Passage given:
────
DAY SIX – GANGSTA BABY

OBVIOUSLY as parents we are hoping our baby is on a path to greatness and will be a world hero in both academia and sport. However, I also hope that our six-month-old protege doesn't yet have the capacity to remember today's car journey.

The household was all packed up in the car, with the essential 15-tonnes of baggage for a quick trip to the park, with A-bomb cruising in the back in her Maxi-Cosi with us parents up front. It was 0900 so perfect for nap time on the move. Noise doesn't tend to bother the "LO" (touching every bit of wood I can see) so the stereo volume was cranked to a rebellious 12 out of 30. It was Sunday and we were rollin'.

Both the Milk Lady and I were "singing" along to a track, which just happened to be playing via my car's CD-player (yes I rock a CD, not an digital wave machine) and it was a good minute before we registered that our completely impressionable baby was also in the car.

I think the precise moment we turned to each other with look of "yeh that's not appropriate for now was when Dre nonchalantly belted out "So ?uck y'all, all o' y'all; if y'all don't like me, %low me!".
────
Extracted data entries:
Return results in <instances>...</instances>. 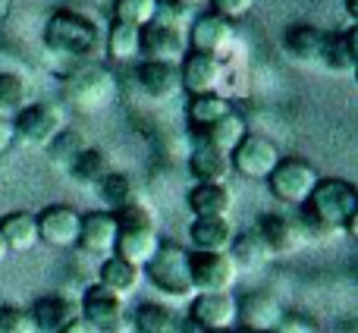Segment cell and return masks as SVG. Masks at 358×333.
Listing matches in <instances>:
<instances>
[{
  "label": "cell",
  "instance_id": "4316f807",
  "mask_svg": "<svg viewBox=\"0 0 358 333\" xmlns=\"http://www.w3.org/2000/svg\"><path fill=\"white\" fill-rule=\"evenodd\" d=\"M189 173L195 183H210V185H227V176L233 173L229 157L220 151L208 148V145H198L189 155Z\"/></svg>",
  "mask_w": 358,
  "mask_h": 333
},
{
  "label": "cell",
  "instance_id": "74e56055",
  "mask_svg": "<svg viewBox=\"0 0 358 333\" xmlns=\"http://www.w3.org/2000/svg\"><path fill=\"white\" fill-rule=\"evenodd\" d=\"M252 6H255V0H210V13L220 16V19H227L229 25H233L236 19L248 16Z\"/></svg>",
  "mask_w": 358,
  "mask_h": 333
},
{
  "label": "cell",
  "instance_id": "7a4b0ae2",
  "mask_svg": "<svg viewBox=\"0 0 358 333\" xmlns=\"http://www.w3.org/2000/svg\"><path fill=\"white\" fill-rule=\"evenodd\" d=\"M117 242H113V255L136 267H145L151 258H155L157 246V223H155V214L148 211V204L136 201L129 208L117 211Z\"/></svg>",
  "mask_w": 358,
  "mask_h": 333
},
{
  "label": "cell",
  "instance_id": "cb8c5ba5",
  "mask_svg": "<svg viewBox=\"0 0 358 333\" xmlns=\"http://www.w3.org/2000/svg\"><path fill=\"white\" fill-rule=\"evenodd\" d=\"M98 283L104 286V290H110L113 296L129 299L132 292L138 290V283H142V267L110 255V258H104L98 267Z\"/></svg>",
  "mask_w": 358,
  "mask_h": 333
},
{
  "label": "cell",
  "instance_id": "ee69618b",
  "mask_svg": "<svg viewBox=\"0 0 358 333\" xmlns=\"http://www.w3.org/2000/svg\"><path fill=\"white\" fill-rule=\"evenodd\" d=\"M6 10H10V0H0V19L6 16Z\"/></svg>",
  "mask_w": 358,
  "mask_h": 333
},
{
  "label": "cell",
  "instance_id": "4dcf8cb0",
  "mask_svg": "<svg viewBox=\"0 0 358 333\" xmlns=\"http://www.w3.org/2000/svg\"><path fill=\"white\" fill-rule=\"evenodd\" d=\"M107 173H110V157L104 148H94V145H85V151L69 166V176L79 185H98Z\"/></svg>",
  "mask_w": 358,
  "mask_h": 333
},
{
  "label": "cell",
  "instance_id": "83f0119b",
  "mask_svg": "<svg viewBox=\"0 0 358 333\" xmlns=\"http://www.w3.org/2000/svg\"><path fill=\"white\" fill-rule=\"evenodd\" d=\"M179 318L173 309L161 302H142L129 315V330L132 333H179Z\"/></svg>",
  "mask_w": 358,
  "mask_h": 333
},
{
  "label": "cell",
  "instance_id": "5b68a950",
  "mask_svg": "<svg viewBox=\"0 0 358 333\" xmlns=\"http://www.w3.org/2000/svg\"><path fill=\"white\" fill-rule=\"evenodd\" d=\"M317 183H321L317 166L302 161V157H280V164L273 166V173L267 176L271 195L283 204H292V208H302L311 198Z\"/></svg>",
  "mask_w": 358,
  "mask_h": 333
},
{
  "label": "cell",
  "instance_id": "44dd1931",
  "mask_svg": "<svg viewBox=\"0 0 358 333\" xmlns=\"http://www.w3.org/2000/svg\"><path fill=\"white\" fill-rule=\"evenodd\" d=\"M138 88L155 101H170L179 94V66L173 63H157V60H142L136 69Z\"/></svg>",
  "mask_w": 358,
  "mask_h": 333
},
{
  "label": "cell",
  "instance_id": "9c48e42d",
  "mask_svg": "<svg viewBox=\"0 0 358 333\" xmlns=\"http://www.w3.org/2000/svg\"><path fill=\"white\" fill-rule=\"evenodd\" d=\"M138 54H142L145 60L173 63V66H179L182 57L189 54V48H185V35L176 22L151 19L148 25L138 29Z\"/></svg>",
  "mask_w": 358,
  "mask_h": 333
},
{
  "label": "cell",
  "instance_id": "f35d334b",
  "mask_svg": "<svg viewBox=\"0 0 358 333\" xmlns=\"http://www.w3.org/2000/svg\"><path fill=\"white\" fill-rule=\"evenodd\" d=\"M189 3L185 0H155V19H164V22H176L185 16Z\"/></svg>",
  "mask_w": 358,
  "mask_h": 333
},
{
  "label": "cell",
  "instance_id": "ffe728a7",
  "mask_svg": "<svg viewBox=\"0 0 358 333\" xmlns=\"http://www.w3.org/2000/svg\"><path fill=\"white\" fill-rule=\"evenodd\" d=\"M233 236L236 229L229 217H195L189 223V242L195 252H229Z\"/></svg>",
  "mask_w": 358,
  "mask_h": 333
},
{
  "label": "cell",
  "instance_id": "8d00e7d4",
  "mask_svg": "<svg viewBox=\"0 0 358 333\" xmlns=\"http://www.w3.org/2000/svg\"><path fill=\"white\" fill-rule=\"evenodd\" d=\"M0 333H35V327L29 321V311L13 309V305L0 309Z\"/></svg>",
  "mask_w": 358,
  "mask_h": 333
},
{
  "label": "cell",
  "instance_id": "1f68e13d",
  "mask_svg": "<svg viewBox=\"0 0 358 333\" xmlns=\"http://www.w3.org/2000/svg\"><path fill=\"white\" fill-rule=\"evenodd\" d=\"M229 111H233V107H229V101L223 98V94L208 92V94H192L189 107H185V117H189L192 126H198V129H208L210 123H217L220 117H227Z\"/></svg>",
  "mask_w": 358,
  "mask_h": 333
},
{
  "label": "cell",
  "instance_id": "30bf717a",
  "mask_svg": "<svg viewBox=\"0 0 358 333\" xmlns=\"http://www.w3.org/2000/svg\"><path fill=\"white\" fill-rule=\"evenodd\" d=\"M189 324L201 333H220V330H236V305L233 292H198L189 299Z\"/></svg>",
  "mask_w": 358,
  "mask_h": 333
},
{
  "label": "cell",
  "instance_id": "277c9868",
  "mask_svg": "<svg viewBox=\"0 0 358 333\" xmlns=\"http://www.w3.org/2000/svg\"><path fill=\"white\" fill-rule=\"evenodd\" d=\"M142 277H148V283L157 292H164L167 299H192V277H189V252L176 242H161L155 252V258L142 267Z\"/></svg>",
  "mask_w": 358,
  "mask_h": 333
},
{
  "label": "cell",
  "instance_id": "e0dca14e",
  "mask_svg": "<svg viewBox=\"0 0 358 333\" xmlns=\"http://www.w3.org/2000/svg\"><path fill=\"white\" fill-rule=\"evenodd\" d=\"M239 305V315H236V324L245 330H264L271 333L283 318V305L271 296V292H248V296L236 299Z\"/></svg>",
  "mask_w": 358,
  "mask_h": 333
},
{
  "label": "cell",
  "instance_id": "f546056e",
  "mask_svg": "<svg viewBox=\"0 0 358 333\" xmlns=\"http://www.w3.org/2000/svg\"><path fill=\"white\" fill-rule=\"evenodd\" d=\"M227 255L233 258V264L239 267V271H255V267H264L267 261L273 258L255 229H248V233H236L233 236V246H229Z\"/></svg>",
  "mask_w": 358,
  "mask_h": 333
},
{
  "label": "cell",
  "instance_id": "484cf974",
  "mask_svg": "<svg viewBox=\"0 0 358 333\" xmlns=\"http://www.w3.org/2000/svg\"><path fill=\"white\" fill-rule=\"evenodd\" d=\"M201 132H204L201 145H208V148H214V151H220V155L229 157L236 148H239L242 139L248 136V123L236 111H229L227 117H220L217 123H210L208 129H201Z\"/></svg>",
  "mask_w": 358,
  "mask_h": 333
},
{
  "label": "cell",
  "instance_id": "d6986e66",
  "mask_svg": "<svg viewBox=\"0 0 358 333\" xmlns=\"http://www.w3.org/2000/svg\"><path fill=\"white\" fill-rule=\"evenodd\" d=\"M73 318H79V302L66 296H41L29 309V321L35 333H60Z\"/></svg>",
  "mask_w": 358,
  "mask_h": 333
},
{
  "label": "cell",
  "instance_id": "b9f144b4",
  "mask_svg": "<svg viewBox=\"0 0 358 333\" xmlns=\"http://www.w3.org/2000/svg\"><path fill=\"white\" fill-rule=\"evenodd\" d=\"M60 333H98V330H94L88 321H82V318H73V321H69Z\"/></svg>",
  "mask_w": 358,
  "mask_h": 333
},
{
  "label": "cell",
  "instance_id": "60d3db41",
  "mask_svg": "<svg viewBox=\"0 0 358 333\" xmlns=\"http://www.w3.org/2000/svg\"><path fill=\"white\" fill-rule=\"evenodd\" d=\"M13 142H16V132H13V120L0 117V155H6V151L13 148Z\"/></svg>",
  "mask_w": 358,
  "mask_h": 333
},
{
  "label": "cell",
  "instance_id": "8992f818",
  "mask_svg": "<svg viewBox=\"0 0 358 333\" xmlns=\"http://www.w3.org/2000/svg\"><path fill=\"white\" fill-rule=\"evenodd\" d=\"M79 318L88 321L98 333H129V311H126V299L113 296L101 283L85 286L79 299Z\"/></svg>",
  "mask_w": 358,
  "mask_h": 333
},
{
  "label": "cell",
  "instance_id": "ab89813d",
  "mask_svg": "<svg viewBox=\"0 0 358 333\" xmlns=\"http://www.w3.org/2000/svg\"><path fill=\"white\" fill-rule=\"evenodd\" d=\"M271 333H317V327H315V321H308V318H302V315H286V311H283L280 324H277V327H273Z\"/></svg>",
  "mask_w": 358,
  "mask_h": 333
},
{
  "label": "cell",
  "instance_id": "c3c4849f",
  "mask_svg": "<svg viewBox=\"0 0 358 333\" xmlns=\"http://www.w3.org/2000/svg\"><path fill=\"white\" fill-rule=\"evenodd\" d=\"M220 333H233V330H220Z\"/></svg>",
  "mask_w": 358,
  "mask_h": 333
},
{
  "label": "cell",
  "instance_id": "e575fe53",
  "mask_svg": "<svg viewBox=\"0 0 358 333\" xmlns=\"http://www.w3.org/2000/svg\"><path fill=\"white\" fill-rule=\"evenodd\" d=\"M107 54L113 60H132L138 57V29L136 25H123V22H113L110 31H107Z\"/></svg>",
  "mask_w": 358,
  "mask_h": 333
},
{
  "label": "cell",
  "instance_id": "d6a6232c",
  "mask_svg": "<svg viewBox=\"0 0 358 333\" xmlns=\"http://www.w3.org/2000/svg\"><path fill=\"white\" fill-rule=\"evenodd\" d=\"M85 151V139H82V132L76 129H66L63 126L60 132H57L54 139H50V145L44 148V155H48V161L54 166H60V170H69L73 166L76 157Z\"/></svg>",
  "mask_w": 358,
  "mask_h": 333
},
{
  "label": "cell",
  "instance_id": "836d02e7",
  "mask_svg": "<svg viewBox=\"0 0 358 333\" xmlns=\"http://www.w3.org/2000/svg\"><path fill=\"white\" fill-rule=\"evenodd\" d=\"M25 104H29V85H25V79L19 73L3 69L0 73V117L13 120Z\"/></svg>",
  "mask_w": 358,
  "mask_h": 333
},
{
  "label": "cell",
  "instance_id": "d4e9b609",
  "mask_svg": "<svg viewBox=\"0 0 358 333\" xmlns=\"http://www.w3.org/2000/svg\"><path fill=\"white\" fill-rule=\"evenodd\" d=\"M0 239L6 242V252H29L38 246V223L29 211H10L0 217Z\"/></svg>",
  "mask_w": 358,
  "mask_h": 333
},
{
  "label": "cell",
  "instance_id": "7dc6e473",
  "mask_svg": "<svg viewBox=\"0 0 358 333\" xmlns=\"http://www.w3.org/2000/svg\"><path fill=\"white\" fill-rule=\"evenodd\" d=\"M185 3H189V6H195V3H204V0H185Z\"/></svg>",
  "mask_w": 358,
  "mask_h": 333
},
{
  "label": "cell",
  "instance_id": "8fae6325",
  "mask_svg": "<svg viewBox=\"0 0 358 333\" xmlns=\"http://www.w3.org/2000/svg\"><path fill=\"white\" fill-rule=\"evenodd\" d=\"M277 164H280V148L267 136H258V132H248L239 142V148L229 155V166L245 179H267Z\"/></svg>",
  "mask_w": 358,
  "mask_h": 333
},
{
  "label": "cell",
  "instance_id": "f6af8a7d",
  "mask_svg": "<svg viewBox=\"0 0 358 333\" xmlns=\"http://www.w3.org/2000/svg\"><path fill=\"white\" fill-rule=\"evenodd\" d=\"M3 258H6V242L0 239V261H3Z\"/></svg>",
  "mask_w": 358,
  "mask_h": 333
},
{
  "label": "cell",
  "instance_id": "f1b7e54d",
  "mask_svg": "<svg viewBox=\"0 0 358 333\" xmlns=\"http://www.w3.org/2000/svg\"><path fill=\"white\" fill-rule=\"evenodd\" d=\"M98 195H101V201L107 204V211H110V214H117V211H123V208H129V204L138 201V185L132 183L129 173L110 170L98 183Z\"/></svg>",
  "mask_w": 358,
  "mask_h": 333
},
{
  "label": "cell",
  "instance_id": "6da1fadb",
  "mask_svg": "<svg viewBox=\"0 0 358 333\" xmlns=\"http://www.w3.org/2000/svg\"><path fill=\"white\" fill-rule=\"evenodd\" d=\"M302 223L315 236L349 233L355 236L358 223V189L349 179H321L311 192V198L302 204Z\"/></svg>",
  "mask_w": 358,
  "mask_h": 333
},
{
  "label": "cell",
  "instance_id": "7402d4cb",
  "mask_svg": "<svg viewBox=\"0 0 358 333\" xmlns=\"http://www.w3.org/2000/svg\"><path fill=\"white\" fill-rule=\"evenodd\" d=\"M185 204L195 217H229L233 214V192L227 185H210V183H195L185 195Z\"/></svg>",
  "mask_w": 358,
  "mask_h": 333
},
{
  "label": "cell",
  "instance_id": "7c38bea8",
  "mask_svg": "<svg viewBox=\"0 0 358 333\" xmlns=\"http://www.w3.org/2000/svg\"><path fill=\"white\" fill-rule=\"evenodd\" d=\"M79 220L82 214L69 204H48L41 214H35L38 242L50 248H73L79 242Z\"/></svg>",
  "mask_w": 358,
  "mask_h": 333
},
{
  "label": "cell",
  "instance_id": "bcb514c9",
  "mask_svg": "<svg viewBox=\"0 0 358 333\" xmlns=\"http://www.w3.org/2000/svg\"><path fill=\"white\" fill-rule=\"evenodd\" d=\"M233 333H264V330H245V327H236Z\"/></svg>",
  "mask_w": 358,
  "mask_h": 333
},
{
  "label": "cell",
  "instance_id": "ba28073f",
  "mask_svg": "<svg viewBox=\"0 0 358 333\" xmlns=\"http://www.w3.org/2000/svg\"><path fill=\"white\" fill-rule=\"evenodd\" d=\"M63 129V111L57 104H25L22 111L13 117V132L19 142L31 145V148H48L50 139Z\"/></svg>",
  "mask_w": 358,
  "mask_h": 333
},
{
  "label": "cell",
  "instance_id": "2e32d148",
  "mask_svg": "<svg viewBox=\"0 0 358 333\" xmlns=\"http://www.w3.org/2000/svg\"><path fill=\"white\" fill-rule=\"evenodd\" d=\"M255 233L261 236V242L267 246V252L277 255H296L302 246V229L283 214H261L255 220Z\"/></svg>",
  "mask_w": 358,
  "mask_h": 333
},
{
  "label": "cell",
  "instance_id": "ac0fdd59",
  "mask_svg": "<svg viewBox=\"0 0 358 333\" xmlns=\"http://www.w3.org/2000/svg\"><path fill=\"white\" fill-rule=\"evenodd\" d=\"M327 48V31L311 22H296L283 31V50L296 63H321Z\"/></svg>",
  "mask_w": 358,
  "mask_h": 333
},
{
  "label": "cell",
  "instance_id": "9a60e30c",
  "mask_svg": "<svg viewBox=\"0 0 358 333\" xmlns=\"http://www.w3.org/2000/svg\"><path fill=\"white\" fill-rule=\"evenodd\" d=\"M220 79H223V63L217 60V57L189 50V54L182 57V63H179V88H185L189 98L192 94L217 92Z\"/></svg>",
  "mask_w": 358,
  "mask_h": 333
},
{
  "label": "cell",
  "instance_id": "5bb4252c",
  "mask_svg": "<svg viewBox=\"0 0 358 333\" xmlns=\"http://www.w3.org/2000/svg\"><path fill=\"white\" fill-rule=\"evenodd\" d=\"M113 242H117V217L110 211H88L79 220V242L82 248L92 258H110L113 255Z\"/></svg>",
  "mask_w": 358,
  "mask_h": 333
},
{
  "label": "cell",
  "instance_id": "603a6c76",
  "mask_svg": "<svg viewBox=\"0 0 358 333\" xmlns=\"http://www.w3.org/2000/svg\"><path fill=\"white\" fill-rule=\"evenodd\" d=\"M358 29L349 25L343 31H327V48H324L321 63L336 76H352L358 66V48H355Z\"/></svg>",
  "mask_w": 358,
  "mask_h": 333
},
{
  "label": "cell",
  "instance_id": "7bdbcfd3",
  "mask_svg": "<svg viewBox=\"0 0 358 333\" xmlns=\"http://www.w3.org/2000/svg\"><path fill=\"white\" fill-rule=\"evenodd\" d=\"M343 10H346L349 22H358V0H343Z\"/></svg>",
  "mask_w": 358,
  "mask_h": 333
},
{
  "label": "cell",
  "instance_id": "4fadbf2b",
  "mask_svg": "<svg viewBox=\"0 0 358 333\" xmlns=\"http://www.w3.org/2000/svg\"><path fill=\"white\" fill-rule=\"evenodd\" d=\"M229 44H233V25H229L227 19L214 16V13L198 16L195 22H192L189 35H185V48L195 50V54L217 57V60L229 50Z\"/></svg>",
  "mask_w": 358,
  "mask_h": 333
},
{
  "label": "cell",
  "instance_id": "52a82bcc",
  "mask_svg": "<svg viewBox=\"0 0 358 333\" xmlns=\"http://www.w3.org/2000/svg\"><path fill=\"white\" fill-rule=\"evenodd\" d=\"M192 290L198 292H233L239 280V267L227 252H189Z\"/></svg>",
  "mask_w": 358,
  "mask_h": 333
},
{
  "label": "cell",
  "instance_id": "3957f363",
  "mask_svg": "<svg viewBox=\"0 0 358 333\" xmlns=\"http://www.w3.org/2000/svg\"><path fill=\"white\" fill-rule=\"evenodd\" d=\"M48 50L66 57H92L101 50V29L94 19H88L85 13L76 10H57L48 16L41 31Z\"/></svg>",
  "mask_w": 358,
  "mask_h": 333
},
{
  "label": "cell",
  "instance_id": "d590c367",
  "mask_svg": "<svg viewBox=\"0 0 358 333\" xmlns=\"http://www.w3.org/2000/svg\"><path fill=\"white\" fill-rule=\"evenodd\" d=\"M151 19H155V0H113V22L142 29Z\"/></svg>",
  "mask_w": 358,
  "mask_h": 333
}]
</instances>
────
Actions to take:
1) Reproduce the car-journey passage from "The household was" up to and including "we were rollin'.".
2) Write what comes next in the story of the Sunday car journey, starting after its last sentence.

Answers for the exercise:
1)
The household was all packed up in the car, with the essential 15-tonnes of baggage for a quick trip to the park, with A-bomb cruising in the back in her Maxi-Cosi with us parents up front. It was 0900 so perfect for nap time on the move. Noise doesn't tend to bother the "LO" (touching every bit of wood I can see) so the stereo volume was cranked to a rebellious 12 out of 30. It was Sunday and we were rollin'.

2)
If our precious girl was listening up to that point she would've also learnt that if you wrongly doubt someone who has actually proven himself you had "better bow down on both knees". She might have also absorbed the valuable cultural lesson that it was Mr  Dre  (one assumes that he's made consultant by now) that brought us the "oldies" including the excellent toe-tapper "Motha?uck the po-lice".

Despite some serious life lessons being handed out in that gem of a track, it probably was bad parenting to blare it into the our pre-toddler's brain at such a young age.

That said, if my wholly middle-class, won't-wear-outdoor-shoes-indoors wife is known for anything it's her rap skills (should probably be banned for hustling in rapeoke comps) and once Dre had started spitting his rhymes that was it. The window was down* and L fired out Eminem's chorus like the ghetto* mum she is.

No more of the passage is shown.